= STATED GOAL =
Collect each line of the data below that contains the string "image".

= MATERIAL SUPPLIED =
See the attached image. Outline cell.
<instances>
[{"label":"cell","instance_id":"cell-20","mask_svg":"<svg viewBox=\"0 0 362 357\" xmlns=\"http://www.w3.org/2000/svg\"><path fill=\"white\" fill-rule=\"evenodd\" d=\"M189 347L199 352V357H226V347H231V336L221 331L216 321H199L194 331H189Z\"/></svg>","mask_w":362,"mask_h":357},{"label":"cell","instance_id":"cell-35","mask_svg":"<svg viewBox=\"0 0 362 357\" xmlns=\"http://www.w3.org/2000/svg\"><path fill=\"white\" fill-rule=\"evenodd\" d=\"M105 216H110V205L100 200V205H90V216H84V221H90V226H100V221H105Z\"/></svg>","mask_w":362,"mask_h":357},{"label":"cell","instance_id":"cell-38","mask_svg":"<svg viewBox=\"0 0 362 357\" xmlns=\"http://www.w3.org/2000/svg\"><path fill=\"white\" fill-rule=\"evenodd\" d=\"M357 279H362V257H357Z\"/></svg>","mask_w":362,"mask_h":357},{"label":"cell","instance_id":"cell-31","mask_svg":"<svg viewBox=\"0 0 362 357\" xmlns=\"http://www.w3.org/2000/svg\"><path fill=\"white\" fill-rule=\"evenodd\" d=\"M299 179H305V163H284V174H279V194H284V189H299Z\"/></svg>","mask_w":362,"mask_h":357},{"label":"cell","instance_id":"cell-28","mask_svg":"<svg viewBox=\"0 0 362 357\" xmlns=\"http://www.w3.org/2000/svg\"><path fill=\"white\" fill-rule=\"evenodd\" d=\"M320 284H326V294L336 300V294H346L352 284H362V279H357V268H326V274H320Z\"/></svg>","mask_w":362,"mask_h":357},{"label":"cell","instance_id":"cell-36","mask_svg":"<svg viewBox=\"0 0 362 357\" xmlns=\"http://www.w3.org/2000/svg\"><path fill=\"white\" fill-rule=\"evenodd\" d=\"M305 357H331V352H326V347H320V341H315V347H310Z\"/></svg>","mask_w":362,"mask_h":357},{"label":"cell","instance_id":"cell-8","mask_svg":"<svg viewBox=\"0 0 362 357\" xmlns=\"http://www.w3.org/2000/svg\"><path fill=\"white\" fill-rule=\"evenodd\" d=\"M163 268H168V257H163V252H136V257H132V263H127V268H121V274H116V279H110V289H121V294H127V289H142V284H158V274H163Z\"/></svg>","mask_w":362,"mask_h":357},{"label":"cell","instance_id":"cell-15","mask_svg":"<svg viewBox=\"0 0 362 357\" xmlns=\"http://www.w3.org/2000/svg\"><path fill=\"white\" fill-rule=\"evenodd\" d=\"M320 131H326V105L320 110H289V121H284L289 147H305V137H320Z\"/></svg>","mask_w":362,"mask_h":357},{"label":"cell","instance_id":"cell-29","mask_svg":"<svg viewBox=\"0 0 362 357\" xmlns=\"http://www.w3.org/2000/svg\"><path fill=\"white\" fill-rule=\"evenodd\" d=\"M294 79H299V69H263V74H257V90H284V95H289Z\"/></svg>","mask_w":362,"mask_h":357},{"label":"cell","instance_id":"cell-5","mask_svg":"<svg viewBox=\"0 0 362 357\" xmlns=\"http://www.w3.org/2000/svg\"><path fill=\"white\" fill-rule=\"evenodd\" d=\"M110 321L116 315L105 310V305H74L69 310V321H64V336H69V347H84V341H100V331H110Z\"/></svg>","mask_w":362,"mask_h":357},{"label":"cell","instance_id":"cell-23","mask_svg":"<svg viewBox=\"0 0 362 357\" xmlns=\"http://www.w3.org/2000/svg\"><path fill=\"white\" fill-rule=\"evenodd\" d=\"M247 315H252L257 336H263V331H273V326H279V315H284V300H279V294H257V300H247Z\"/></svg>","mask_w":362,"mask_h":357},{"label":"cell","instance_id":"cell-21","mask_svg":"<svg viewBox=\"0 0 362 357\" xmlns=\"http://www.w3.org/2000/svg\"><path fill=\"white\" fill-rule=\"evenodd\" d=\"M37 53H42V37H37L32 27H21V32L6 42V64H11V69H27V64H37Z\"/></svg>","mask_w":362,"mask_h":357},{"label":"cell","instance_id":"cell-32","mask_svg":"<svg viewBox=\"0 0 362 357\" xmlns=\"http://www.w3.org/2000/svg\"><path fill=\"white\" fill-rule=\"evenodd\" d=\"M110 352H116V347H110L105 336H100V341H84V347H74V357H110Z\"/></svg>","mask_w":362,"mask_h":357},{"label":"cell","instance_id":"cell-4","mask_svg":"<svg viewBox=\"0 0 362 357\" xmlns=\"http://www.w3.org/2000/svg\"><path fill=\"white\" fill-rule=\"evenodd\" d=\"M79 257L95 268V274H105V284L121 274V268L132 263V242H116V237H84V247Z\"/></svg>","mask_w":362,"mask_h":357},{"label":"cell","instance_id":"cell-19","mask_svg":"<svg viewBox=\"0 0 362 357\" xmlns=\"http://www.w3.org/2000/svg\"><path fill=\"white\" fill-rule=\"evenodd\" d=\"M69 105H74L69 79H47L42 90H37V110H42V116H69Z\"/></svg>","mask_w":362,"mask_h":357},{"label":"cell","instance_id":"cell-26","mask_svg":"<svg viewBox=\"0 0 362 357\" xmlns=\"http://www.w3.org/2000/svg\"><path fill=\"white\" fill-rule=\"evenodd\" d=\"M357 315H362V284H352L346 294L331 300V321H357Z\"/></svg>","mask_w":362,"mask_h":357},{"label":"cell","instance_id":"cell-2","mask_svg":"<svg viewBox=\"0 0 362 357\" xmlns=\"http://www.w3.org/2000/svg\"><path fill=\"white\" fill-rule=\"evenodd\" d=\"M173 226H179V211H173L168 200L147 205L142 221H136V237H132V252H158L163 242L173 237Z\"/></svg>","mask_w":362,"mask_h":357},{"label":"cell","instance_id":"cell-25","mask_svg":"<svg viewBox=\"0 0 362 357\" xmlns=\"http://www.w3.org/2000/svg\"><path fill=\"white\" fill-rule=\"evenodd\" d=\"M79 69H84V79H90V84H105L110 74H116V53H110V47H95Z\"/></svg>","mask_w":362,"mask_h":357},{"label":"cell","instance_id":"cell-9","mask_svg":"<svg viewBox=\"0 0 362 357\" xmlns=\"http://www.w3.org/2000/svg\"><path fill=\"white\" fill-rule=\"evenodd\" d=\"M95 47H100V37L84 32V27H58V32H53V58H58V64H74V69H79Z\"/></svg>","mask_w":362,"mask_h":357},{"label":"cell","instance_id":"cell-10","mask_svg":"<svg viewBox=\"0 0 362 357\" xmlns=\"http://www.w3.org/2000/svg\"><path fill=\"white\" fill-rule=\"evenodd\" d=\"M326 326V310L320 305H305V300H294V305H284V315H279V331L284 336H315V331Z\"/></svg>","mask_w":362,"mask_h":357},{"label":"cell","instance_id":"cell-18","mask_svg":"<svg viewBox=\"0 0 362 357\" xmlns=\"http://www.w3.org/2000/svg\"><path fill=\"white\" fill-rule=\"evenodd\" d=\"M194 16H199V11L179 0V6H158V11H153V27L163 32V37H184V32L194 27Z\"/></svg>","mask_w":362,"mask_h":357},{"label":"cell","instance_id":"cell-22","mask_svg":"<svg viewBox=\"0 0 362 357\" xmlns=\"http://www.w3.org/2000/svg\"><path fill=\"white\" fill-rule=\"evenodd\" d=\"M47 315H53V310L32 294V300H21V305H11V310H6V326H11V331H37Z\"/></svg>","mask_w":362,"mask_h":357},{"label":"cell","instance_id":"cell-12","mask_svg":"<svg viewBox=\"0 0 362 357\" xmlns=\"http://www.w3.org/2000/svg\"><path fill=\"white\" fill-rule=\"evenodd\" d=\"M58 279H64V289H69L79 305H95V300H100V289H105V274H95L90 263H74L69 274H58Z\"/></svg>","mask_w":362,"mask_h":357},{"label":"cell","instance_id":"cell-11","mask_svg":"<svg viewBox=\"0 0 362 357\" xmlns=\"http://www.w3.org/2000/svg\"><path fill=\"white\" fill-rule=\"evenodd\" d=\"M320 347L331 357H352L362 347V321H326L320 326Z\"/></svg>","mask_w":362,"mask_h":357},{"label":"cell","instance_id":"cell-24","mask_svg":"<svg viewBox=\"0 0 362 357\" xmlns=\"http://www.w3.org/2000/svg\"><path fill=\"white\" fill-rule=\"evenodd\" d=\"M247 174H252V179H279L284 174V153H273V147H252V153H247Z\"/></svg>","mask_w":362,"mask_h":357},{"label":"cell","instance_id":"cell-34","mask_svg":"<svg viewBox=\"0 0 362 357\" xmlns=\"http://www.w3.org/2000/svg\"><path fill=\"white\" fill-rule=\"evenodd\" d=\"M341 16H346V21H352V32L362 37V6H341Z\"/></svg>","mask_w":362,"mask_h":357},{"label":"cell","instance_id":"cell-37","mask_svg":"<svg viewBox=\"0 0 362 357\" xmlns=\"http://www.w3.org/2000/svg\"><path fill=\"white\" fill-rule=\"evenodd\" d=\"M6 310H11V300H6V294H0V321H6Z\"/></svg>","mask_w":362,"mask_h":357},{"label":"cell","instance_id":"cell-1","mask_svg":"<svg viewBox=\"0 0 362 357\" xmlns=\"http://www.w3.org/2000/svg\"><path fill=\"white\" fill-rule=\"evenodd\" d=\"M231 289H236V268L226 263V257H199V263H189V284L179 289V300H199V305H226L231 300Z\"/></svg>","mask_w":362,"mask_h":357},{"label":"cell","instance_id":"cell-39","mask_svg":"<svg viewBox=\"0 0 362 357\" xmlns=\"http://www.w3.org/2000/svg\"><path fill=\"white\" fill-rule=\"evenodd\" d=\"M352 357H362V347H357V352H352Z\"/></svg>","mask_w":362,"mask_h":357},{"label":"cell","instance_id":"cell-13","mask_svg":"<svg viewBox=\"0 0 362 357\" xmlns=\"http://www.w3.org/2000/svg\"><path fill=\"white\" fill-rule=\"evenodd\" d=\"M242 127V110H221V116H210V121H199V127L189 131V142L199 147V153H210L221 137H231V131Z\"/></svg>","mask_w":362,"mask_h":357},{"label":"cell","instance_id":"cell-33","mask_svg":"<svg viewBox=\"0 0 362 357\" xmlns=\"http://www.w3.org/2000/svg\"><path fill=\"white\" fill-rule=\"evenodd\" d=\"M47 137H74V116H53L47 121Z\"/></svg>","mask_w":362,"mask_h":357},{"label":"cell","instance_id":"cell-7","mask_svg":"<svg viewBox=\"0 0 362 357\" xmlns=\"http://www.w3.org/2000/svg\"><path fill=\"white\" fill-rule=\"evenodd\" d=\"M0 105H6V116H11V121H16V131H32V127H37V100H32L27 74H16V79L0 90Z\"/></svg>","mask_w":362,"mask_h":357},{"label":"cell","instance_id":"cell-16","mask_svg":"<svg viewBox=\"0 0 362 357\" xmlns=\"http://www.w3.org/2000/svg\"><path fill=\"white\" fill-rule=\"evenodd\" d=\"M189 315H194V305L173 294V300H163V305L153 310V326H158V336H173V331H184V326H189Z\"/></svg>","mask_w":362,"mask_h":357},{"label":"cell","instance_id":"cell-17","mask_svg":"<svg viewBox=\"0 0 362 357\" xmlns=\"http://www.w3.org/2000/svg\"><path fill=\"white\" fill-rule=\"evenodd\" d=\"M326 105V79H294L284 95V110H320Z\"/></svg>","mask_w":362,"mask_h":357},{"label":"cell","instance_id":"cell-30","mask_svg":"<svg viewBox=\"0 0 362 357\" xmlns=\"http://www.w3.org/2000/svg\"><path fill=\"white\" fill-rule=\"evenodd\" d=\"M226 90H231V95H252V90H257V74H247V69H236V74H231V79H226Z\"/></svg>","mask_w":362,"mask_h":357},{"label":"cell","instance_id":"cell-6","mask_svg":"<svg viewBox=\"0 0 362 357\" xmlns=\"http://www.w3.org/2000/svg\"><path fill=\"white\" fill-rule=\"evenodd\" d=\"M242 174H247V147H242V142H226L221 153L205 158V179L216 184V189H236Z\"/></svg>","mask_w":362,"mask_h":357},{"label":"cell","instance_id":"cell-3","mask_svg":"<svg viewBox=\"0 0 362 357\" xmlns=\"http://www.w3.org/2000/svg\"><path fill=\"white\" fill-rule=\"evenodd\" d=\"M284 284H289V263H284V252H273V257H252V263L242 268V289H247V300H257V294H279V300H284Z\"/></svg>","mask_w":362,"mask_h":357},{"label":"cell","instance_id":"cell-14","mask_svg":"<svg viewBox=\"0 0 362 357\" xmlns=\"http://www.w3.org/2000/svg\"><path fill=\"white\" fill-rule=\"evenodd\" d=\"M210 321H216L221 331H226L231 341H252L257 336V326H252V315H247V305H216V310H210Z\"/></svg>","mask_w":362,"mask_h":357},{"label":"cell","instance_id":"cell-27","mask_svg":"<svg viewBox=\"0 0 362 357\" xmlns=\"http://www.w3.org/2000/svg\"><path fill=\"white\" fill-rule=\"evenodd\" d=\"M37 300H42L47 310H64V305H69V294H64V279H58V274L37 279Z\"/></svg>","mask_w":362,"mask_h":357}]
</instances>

* * *

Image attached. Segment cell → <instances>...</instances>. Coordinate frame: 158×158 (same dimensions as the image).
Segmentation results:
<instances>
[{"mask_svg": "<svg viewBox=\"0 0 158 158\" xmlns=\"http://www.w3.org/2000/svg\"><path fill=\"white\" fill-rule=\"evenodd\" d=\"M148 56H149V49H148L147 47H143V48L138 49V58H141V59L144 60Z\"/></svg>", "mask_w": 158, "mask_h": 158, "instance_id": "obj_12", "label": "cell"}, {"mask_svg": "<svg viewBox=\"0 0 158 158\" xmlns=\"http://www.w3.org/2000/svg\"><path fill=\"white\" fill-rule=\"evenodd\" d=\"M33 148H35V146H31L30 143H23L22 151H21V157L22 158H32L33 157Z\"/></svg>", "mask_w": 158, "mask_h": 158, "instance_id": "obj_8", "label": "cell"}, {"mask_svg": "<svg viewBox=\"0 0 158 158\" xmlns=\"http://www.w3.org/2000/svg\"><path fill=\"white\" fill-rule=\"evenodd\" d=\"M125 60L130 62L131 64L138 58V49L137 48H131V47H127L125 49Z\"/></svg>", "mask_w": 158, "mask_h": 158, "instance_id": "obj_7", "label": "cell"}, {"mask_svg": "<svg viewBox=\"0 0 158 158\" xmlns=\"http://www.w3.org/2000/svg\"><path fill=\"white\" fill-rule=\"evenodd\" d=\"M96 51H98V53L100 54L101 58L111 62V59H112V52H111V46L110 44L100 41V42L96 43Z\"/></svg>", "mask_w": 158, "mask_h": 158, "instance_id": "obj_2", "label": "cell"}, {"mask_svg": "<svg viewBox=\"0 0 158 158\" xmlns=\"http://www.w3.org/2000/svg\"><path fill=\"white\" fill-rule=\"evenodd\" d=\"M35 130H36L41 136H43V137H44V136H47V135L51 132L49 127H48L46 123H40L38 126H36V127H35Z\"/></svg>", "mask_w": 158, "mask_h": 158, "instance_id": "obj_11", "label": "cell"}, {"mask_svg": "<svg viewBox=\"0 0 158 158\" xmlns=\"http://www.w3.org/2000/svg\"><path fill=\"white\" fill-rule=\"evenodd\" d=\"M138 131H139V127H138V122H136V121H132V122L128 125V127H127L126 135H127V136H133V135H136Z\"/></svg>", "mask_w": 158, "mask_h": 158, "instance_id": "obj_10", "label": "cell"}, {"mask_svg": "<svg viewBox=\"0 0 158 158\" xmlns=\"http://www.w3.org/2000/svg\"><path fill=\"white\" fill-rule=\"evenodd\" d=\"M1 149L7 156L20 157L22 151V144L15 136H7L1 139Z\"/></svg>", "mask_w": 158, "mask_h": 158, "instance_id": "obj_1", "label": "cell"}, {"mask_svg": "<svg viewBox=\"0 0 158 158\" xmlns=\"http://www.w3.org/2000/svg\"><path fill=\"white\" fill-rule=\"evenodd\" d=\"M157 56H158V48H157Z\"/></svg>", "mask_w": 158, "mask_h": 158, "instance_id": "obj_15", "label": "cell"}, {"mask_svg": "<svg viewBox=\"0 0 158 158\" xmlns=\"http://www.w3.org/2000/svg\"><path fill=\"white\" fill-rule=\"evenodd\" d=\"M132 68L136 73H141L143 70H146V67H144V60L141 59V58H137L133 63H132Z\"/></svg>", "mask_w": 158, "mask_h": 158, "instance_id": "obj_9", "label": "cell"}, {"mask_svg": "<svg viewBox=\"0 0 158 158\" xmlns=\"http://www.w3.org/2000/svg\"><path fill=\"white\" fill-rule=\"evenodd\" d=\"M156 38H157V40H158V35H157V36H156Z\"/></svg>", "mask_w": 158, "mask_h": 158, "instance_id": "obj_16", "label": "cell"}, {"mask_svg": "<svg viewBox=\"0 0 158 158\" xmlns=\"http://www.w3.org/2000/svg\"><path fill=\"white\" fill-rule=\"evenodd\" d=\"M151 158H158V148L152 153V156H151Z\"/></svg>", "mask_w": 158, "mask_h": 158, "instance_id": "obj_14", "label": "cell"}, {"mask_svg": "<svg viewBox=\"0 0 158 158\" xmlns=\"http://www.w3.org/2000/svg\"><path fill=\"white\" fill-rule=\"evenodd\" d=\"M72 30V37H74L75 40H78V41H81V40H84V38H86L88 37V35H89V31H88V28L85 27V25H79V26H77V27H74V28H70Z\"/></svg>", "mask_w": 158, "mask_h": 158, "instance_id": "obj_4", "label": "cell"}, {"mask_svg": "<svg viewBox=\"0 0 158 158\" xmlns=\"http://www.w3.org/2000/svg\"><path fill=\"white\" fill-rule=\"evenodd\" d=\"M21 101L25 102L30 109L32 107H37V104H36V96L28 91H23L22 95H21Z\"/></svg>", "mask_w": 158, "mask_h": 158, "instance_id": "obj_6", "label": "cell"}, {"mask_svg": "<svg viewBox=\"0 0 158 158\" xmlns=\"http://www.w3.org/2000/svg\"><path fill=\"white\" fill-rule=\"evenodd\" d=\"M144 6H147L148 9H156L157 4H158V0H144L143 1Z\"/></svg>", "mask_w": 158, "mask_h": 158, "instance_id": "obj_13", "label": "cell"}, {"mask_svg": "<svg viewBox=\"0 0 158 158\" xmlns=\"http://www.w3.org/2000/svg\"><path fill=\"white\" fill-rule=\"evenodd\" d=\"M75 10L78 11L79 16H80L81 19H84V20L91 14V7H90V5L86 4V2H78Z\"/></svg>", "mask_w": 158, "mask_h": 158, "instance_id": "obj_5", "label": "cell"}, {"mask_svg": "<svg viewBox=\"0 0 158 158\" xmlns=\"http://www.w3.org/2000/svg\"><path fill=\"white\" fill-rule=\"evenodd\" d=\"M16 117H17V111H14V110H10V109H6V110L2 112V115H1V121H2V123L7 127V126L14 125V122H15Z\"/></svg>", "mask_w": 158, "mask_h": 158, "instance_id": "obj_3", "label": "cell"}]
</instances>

= FINISHED EXERCISE =
See the attached image. Outline cell.
Image attached. Segment cell → <instances>...</instances>. Coordinate frame: 158×158 (same dimensions as the image).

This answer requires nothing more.